2. The turbo pump (10) according to claim 1, characterized by the fact that said channel body (14) consists of a hollow cylinder-shaped body open on both extremities, split internally into two sectors by means of a partition wall (34) positioned radially to said channel body (14), where in the sector facing the connections body (12) are made concentrically the one to the other an inner chamber (20") and an outer chamber (28") and in the sector facing the rear body (18) is made the volute (36), communicating in the outer extremity of the spiral with the outer chamber (28") in a tangential direction through an exit section (38) and communicating in its inner periphery with an impeller compartment (45) of cylindrical shape made in the partition part (34) and communicating in its central part with the inner chamber (20").

3. The turbo pump (10) according to claim 1, characterized by the fact that said connections body (12) comprises an inner chamber (20') communicating with the suction mouth (22), an outer chamber

(28') concentric with said inner chamber (20') and communicating with the delivery mouth (30), said connections body (12) creating, together with said channel body (14), a suction duct (20) formed by the union of the corresponding inner chambers (20'), (20"), as well as a delivery duct (28) formed by the union of the corresponding outer chambers (28'), (28") of said connections body (12) and channel body (14).

4. The turbo pump (10) according to the claims 1 and 2, characterized by the fact that said peripheral channel (40) is obtained in part along the partition wall (34) of the channel body (14) and communicates with the impeller compartment (45) wherein the impeller (16) is housed revolving, with said peripheral blading (52) facing onto said peripheral channel (40), and that said impeller compartment (45) communicates in its outer periphery with the volute (36).

5. The turbo pump (10) according to claim 4, characterized by the fact that the peripheral channel (40) has a semi-circular section and interrupts its extension for a quota corresponding to an angle between 30° and 50°, and is coaxial with respect to the section of the channel body (14).

6. The turbo pump (10) according to the claims 1 and 2, characterized by the fact that said volute (36) in its lower part is in communication with the outer chamber (28") by means of at least a supply opening (42) through the partition wall (34).

7. The turbo pump (10) according to claim 5, characterized by the fact that in the proximity of the area of interruption of the extension of the peripheral channel (40) is made at least a supply opening (44) of communication between the delivery duct (28) and the impeller compartment (45), through the partition wall (34).

8. The turbo pump (10) according to claim 3, characterized by the fact that the connections body (12) comprises a filling hole (24) and a drain hole (32) having corresponding closing caps.

> WORK TO DO:
1. From the turbo pump claims, return the passage that begins at the words "3. The turbo" and stops after "and channel body (14).".
2. Answer these questions from the turbo pump claims.
(a) What shape of section does the peripheral channel (40) have?
(b) Which two outer chambers unite to form the delivery duct (28)?
(c) Besides the filling hole (24), what hole does the connections body (12) comprise?
3. Write what comes next in the turbo pump claims, picking up after the last claim shown.
The rows after this point come from a separate, unrelated source.

> ENTRIES SHOWN:
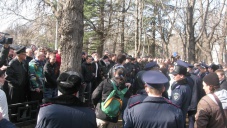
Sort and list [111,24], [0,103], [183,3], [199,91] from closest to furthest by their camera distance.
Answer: [0,103] < [199,91] < [183,3] < [111,24]

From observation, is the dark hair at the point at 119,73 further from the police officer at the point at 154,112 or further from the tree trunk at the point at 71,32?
the police officer at the point at 154,112

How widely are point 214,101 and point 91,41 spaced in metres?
24.2

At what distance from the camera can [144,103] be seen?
3.04 m

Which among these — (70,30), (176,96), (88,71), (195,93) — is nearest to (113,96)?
(176,96)

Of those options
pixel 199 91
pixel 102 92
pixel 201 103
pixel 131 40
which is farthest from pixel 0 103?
pixel 131 40

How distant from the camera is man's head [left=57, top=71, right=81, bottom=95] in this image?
2.82 m

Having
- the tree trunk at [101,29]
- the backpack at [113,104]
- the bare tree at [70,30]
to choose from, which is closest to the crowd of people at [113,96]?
the backpack at [113,104]

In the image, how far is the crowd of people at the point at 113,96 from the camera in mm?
2824

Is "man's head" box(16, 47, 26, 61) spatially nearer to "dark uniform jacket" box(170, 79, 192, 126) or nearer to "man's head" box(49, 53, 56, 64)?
"man's head" box(49, 53, 56, 64)

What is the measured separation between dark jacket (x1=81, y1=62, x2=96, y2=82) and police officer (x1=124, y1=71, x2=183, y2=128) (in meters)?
6.20

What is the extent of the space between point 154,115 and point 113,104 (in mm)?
1749

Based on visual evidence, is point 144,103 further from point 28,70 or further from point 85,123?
point 28,70

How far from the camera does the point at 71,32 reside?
5.48 m

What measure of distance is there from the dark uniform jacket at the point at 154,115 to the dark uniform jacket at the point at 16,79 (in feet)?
13.3
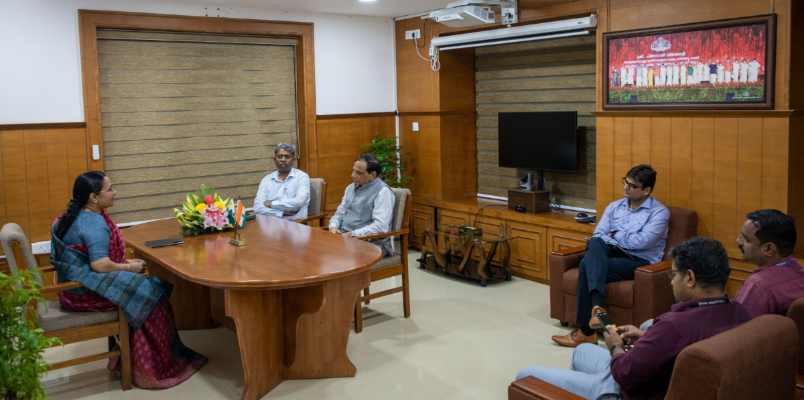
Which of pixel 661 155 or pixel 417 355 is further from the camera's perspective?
pixel 661 155

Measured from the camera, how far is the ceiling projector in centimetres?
579

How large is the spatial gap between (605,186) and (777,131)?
1.35 meters

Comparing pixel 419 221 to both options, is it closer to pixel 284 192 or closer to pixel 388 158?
pixel 388 158

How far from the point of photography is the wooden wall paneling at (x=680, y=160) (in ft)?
16.3

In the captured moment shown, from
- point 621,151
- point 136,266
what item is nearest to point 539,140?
point 621,151

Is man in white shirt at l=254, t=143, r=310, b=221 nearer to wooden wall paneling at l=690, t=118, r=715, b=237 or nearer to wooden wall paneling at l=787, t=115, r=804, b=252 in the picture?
wooden wall paneling at l=690, t=118, r=715, b=237

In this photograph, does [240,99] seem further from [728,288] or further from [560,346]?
[728,288]

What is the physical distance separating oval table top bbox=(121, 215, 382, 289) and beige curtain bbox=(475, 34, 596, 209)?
2.75 meters

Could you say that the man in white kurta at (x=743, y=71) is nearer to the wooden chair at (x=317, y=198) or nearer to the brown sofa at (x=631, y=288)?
the brown sofa at (x=631, y=288)

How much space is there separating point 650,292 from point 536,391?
2028 mm

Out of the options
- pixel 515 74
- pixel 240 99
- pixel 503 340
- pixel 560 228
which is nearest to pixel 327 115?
pixel 240 99

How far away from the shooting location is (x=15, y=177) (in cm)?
546

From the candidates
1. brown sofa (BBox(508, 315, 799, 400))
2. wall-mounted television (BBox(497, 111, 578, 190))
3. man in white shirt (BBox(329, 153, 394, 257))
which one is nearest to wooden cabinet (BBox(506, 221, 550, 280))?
wall-mounted television (BBox(497, 111, 578, 190))

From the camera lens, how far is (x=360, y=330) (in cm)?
484
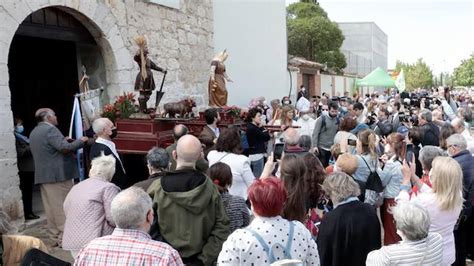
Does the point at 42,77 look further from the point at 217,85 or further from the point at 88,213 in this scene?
the point at 88,213

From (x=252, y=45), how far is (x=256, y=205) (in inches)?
466

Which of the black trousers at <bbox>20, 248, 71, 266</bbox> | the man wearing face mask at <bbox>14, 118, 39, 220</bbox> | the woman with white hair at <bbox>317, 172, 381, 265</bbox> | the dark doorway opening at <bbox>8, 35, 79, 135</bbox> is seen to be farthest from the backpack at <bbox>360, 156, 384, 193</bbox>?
the dark doorway opening at <bbox>8, 35, 79, 135</bbox>

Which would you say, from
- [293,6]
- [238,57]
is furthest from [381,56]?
[238,57]

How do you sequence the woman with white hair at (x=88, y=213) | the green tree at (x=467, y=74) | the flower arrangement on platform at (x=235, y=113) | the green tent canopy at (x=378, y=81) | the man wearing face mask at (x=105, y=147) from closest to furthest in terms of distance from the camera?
the woman with white hair at (x=88, y=213), the man wearing face mask at (x=105, y=147), the flower arrangement on platform at (x=235, y=113), the green tent canopy at (x=378, y=81), the green tree at (x=467, y=74)

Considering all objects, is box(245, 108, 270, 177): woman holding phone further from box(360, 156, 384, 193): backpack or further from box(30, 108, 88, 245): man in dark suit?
box(360, 156, 384, 193): backpack

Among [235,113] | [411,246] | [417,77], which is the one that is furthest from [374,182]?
[417,77]

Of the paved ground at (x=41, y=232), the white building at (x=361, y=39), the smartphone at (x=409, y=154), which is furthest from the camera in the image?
the white building at (x=361, y=39)

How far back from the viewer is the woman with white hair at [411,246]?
103 inches

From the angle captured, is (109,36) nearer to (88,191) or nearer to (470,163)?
(88,191)

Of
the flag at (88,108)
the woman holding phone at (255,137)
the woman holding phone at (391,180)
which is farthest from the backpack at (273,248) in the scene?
the flag at (88,108)

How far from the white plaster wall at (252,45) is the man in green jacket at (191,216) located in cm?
894

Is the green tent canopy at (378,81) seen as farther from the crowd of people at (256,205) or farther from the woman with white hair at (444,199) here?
the woman with white hair at (444,199)

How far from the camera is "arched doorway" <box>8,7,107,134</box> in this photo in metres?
7.67

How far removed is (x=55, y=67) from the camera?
8.57 metres
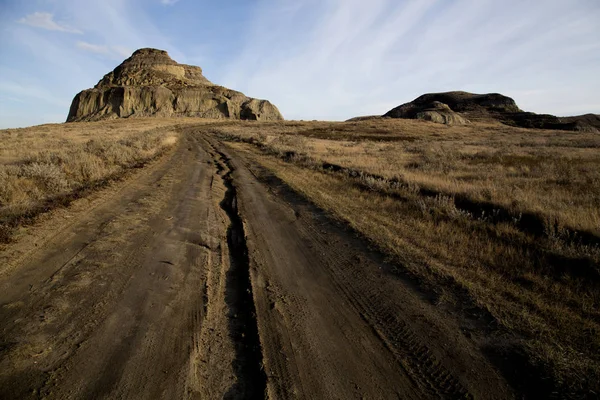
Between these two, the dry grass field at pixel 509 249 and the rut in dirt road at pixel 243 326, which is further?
the dry grass field at pixel 509 249

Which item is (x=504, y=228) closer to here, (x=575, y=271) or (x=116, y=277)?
(x=575, y=271)

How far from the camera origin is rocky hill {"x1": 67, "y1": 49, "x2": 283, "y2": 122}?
112m

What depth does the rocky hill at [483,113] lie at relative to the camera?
104m

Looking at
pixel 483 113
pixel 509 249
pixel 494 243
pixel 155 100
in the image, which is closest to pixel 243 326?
pixel 509 249

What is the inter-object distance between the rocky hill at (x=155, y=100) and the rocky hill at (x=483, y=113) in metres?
64.2

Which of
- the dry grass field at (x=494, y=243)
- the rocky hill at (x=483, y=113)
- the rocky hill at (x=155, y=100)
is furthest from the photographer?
the rocky hill at (x=155, y=100)

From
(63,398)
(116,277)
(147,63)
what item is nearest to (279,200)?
(116,277)

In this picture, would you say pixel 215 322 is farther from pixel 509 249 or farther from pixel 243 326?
pixel 509 249

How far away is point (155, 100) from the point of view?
11281 centimetres

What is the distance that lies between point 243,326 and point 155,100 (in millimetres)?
128204

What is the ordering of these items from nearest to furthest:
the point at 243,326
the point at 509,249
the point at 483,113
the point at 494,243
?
the point at 243,326
the point at 509,249
the point at 494,243
the point at 483,113

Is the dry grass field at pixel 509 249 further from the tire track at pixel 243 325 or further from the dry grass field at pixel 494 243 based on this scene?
the tire track at pixel 243 325

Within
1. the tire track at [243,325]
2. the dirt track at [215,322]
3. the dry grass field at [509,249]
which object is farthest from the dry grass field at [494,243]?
the tire track at [243,325]

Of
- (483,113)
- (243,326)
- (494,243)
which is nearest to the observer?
(243,326)
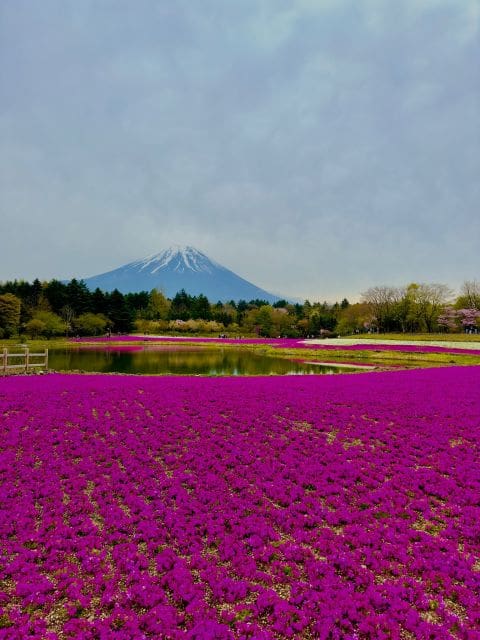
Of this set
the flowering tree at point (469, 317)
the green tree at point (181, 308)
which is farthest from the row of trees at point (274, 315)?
the green tree at point (181, 308)

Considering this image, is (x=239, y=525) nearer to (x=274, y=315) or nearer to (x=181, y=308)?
(x=274, y=315)

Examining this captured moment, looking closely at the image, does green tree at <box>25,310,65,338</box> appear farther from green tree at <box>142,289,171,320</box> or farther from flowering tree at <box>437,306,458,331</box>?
flowering tree at <box>437,306,458,331</box>

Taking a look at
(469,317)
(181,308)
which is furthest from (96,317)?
(469,317)

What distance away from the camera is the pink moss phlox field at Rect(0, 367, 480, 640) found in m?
4.82

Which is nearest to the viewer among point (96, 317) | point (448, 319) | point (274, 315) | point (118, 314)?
point (96, 317)

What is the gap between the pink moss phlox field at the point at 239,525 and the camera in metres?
4.82

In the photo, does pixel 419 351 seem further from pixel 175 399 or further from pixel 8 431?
pixel 8 431

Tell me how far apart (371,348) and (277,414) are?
143 feet

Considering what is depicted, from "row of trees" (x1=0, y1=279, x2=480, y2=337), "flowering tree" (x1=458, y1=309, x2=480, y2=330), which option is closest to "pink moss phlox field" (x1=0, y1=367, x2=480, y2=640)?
"row of trees" (x1=0, y1=279, x2=480, y2=337)

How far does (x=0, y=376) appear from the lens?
25016 mm

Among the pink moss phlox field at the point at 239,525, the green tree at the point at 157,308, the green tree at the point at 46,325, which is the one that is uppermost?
the green tree at the point at 157,308

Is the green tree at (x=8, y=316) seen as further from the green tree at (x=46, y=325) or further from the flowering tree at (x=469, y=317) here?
the flowering tree at (x=469, y=317)

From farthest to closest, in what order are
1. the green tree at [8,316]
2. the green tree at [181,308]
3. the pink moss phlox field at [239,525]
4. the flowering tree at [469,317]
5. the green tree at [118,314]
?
the green tree at [181,308]
the green tree at [118,314]
the flowering tree at [469,317]
the green tree at [8,316]
the pink moss phlox field at [239,525]

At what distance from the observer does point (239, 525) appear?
701 centimetres
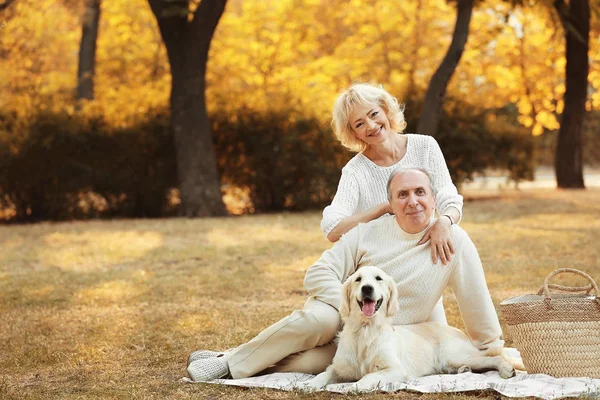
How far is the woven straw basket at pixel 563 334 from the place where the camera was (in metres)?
4.41

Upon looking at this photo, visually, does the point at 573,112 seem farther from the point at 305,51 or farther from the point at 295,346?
the point at 295,346

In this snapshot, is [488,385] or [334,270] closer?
[488,385]

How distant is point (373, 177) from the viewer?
16.9 feet

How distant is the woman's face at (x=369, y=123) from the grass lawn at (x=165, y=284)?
1612mm

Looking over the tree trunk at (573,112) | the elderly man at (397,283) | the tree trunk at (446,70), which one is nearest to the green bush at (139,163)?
the tree trunk at (446,70)

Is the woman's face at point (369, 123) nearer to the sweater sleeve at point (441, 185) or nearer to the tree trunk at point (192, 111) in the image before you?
the sweater sleeve at point (441, 185)

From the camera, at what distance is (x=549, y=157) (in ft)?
142

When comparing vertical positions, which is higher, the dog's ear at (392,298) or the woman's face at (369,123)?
the woman's face at (369,123)

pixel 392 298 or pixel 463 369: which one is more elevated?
pixel 392 298

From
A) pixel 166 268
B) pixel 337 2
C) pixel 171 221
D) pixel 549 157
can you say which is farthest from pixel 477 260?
pixel 549 157

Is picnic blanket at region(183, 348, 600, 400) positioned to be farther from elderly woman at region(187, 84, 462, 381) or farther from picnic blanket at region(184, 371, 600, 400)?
elderly woman at region(187, 84, 462, 381)

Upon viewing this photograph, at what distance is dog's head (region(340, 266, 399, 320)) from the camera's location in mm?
4168

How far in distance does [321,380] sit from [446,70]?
11.6 m

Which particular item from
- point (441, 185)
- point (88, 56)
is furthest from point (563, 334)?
point (88, 56)
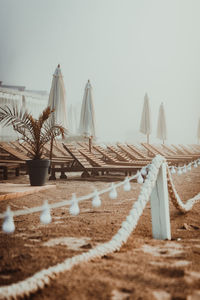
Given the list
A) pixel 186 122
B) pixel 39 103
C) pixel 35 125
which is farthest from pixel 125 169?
pixel 186 122

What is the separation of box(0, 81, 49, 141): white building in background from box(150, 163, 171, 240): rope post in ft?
55.1

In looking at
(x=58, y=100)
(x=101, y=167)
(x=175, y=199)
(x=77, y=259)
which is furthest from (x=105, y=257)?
(x=58, y=100)

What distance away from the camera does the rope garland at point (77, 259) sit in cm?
155

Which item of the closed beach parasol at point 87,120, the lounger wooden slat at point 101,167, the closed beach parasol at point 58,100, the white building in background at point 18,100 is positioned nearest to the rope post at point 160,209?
the lounger wooden slat at point 101,167

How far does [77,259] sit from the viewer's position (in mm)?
1969

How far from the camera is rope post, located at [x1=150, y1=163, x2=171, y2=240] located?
2.82m

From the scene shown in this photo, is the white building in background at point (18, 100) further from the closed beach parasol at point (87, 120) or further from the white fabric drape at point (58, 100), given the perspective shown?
the white fabric drape at point (58, 100)

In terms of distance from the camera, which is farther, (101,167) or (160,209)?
(101,167)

> TASK-BY-TASK RESULTS:
1.
3. The turbo pump (10) according to claim 1, characterized by the fact that said connections body (12) comprises an inner chamber (20') communicating with the suction mouth (22), an outer chamber

(28') concentric with said inner chamber (20') and communicating with the delivery mouth (30), said connections body (12) creating, together with said channel body (14), a suction duct (20) formed by the union of the corresponding inner chambers (20'), (20"), as well as a delivery duct (28) formed by the union of the corresponding outer chambers (28'), (28") of said connections body (12) and channel body (14).

2.
(a) A semi-circular section.
(b) The outer chambers (28') and (28") of the connections body (12) and the channel body (14).
(c) A drain hole (32).

3.
9. The turbo pump (10) according to claim 1, characterized by the fact that said radial blading (50) consisting of a plurality of radial blades (50') and said peripheral blading (52), consisting of a plurality of peripheral blades (52'), are made in a single piece with the impeller (16).

10. The turbo pump (10) according to claim 1, characterized by the fact that said radial blading (50) is fixed to a discoid support (48), positioned at the centre of the impeller (16), and departs so as to reach and go beyond the periphery defined by the outer diameter of said discoid support (48) which also has means for keying to a pump shaft.

11. The turbo pump (10) according to claim 2, characterized by the fact that in said inner chamber (20") is made a support bracket (46), fluid-dynamically profiled and suitable for housing the support for the keying shaft of the impeller ( 6).

12. The turbo pump (10) according to the preceding claims, characterized by the fact that the impeller (16) and the channel body (14) are made of metal or any polymer or plastic material.

Description:
"Two-phase, self-priming radial turbo pump"

Description

The present invention refers to a two-phase, self-priming radial turbo pump.

More in particular, the present invention refers to a turbo pump or, in general, to a hydraulic turbo operating machine able to start the flow of fluid, generally liquid, in empty ducts without check valve, with a "two- phase" operation obtained thanks to the configuration of the impeller and to the conformation of the stator part of the turbo pump itself.

In the state of the art hydraulic turbo machines are known, turbo pumps of radial type, which are generally "centrifugal" and made up of a highspeed rotating part commonly called "impeller" and of a fixed stator part called "casing" wherein are obtained a spiral-shaped channel called "volute", a suction duct and a delivery duct and wherein are also housed the supports for the impeller shaft and the seals.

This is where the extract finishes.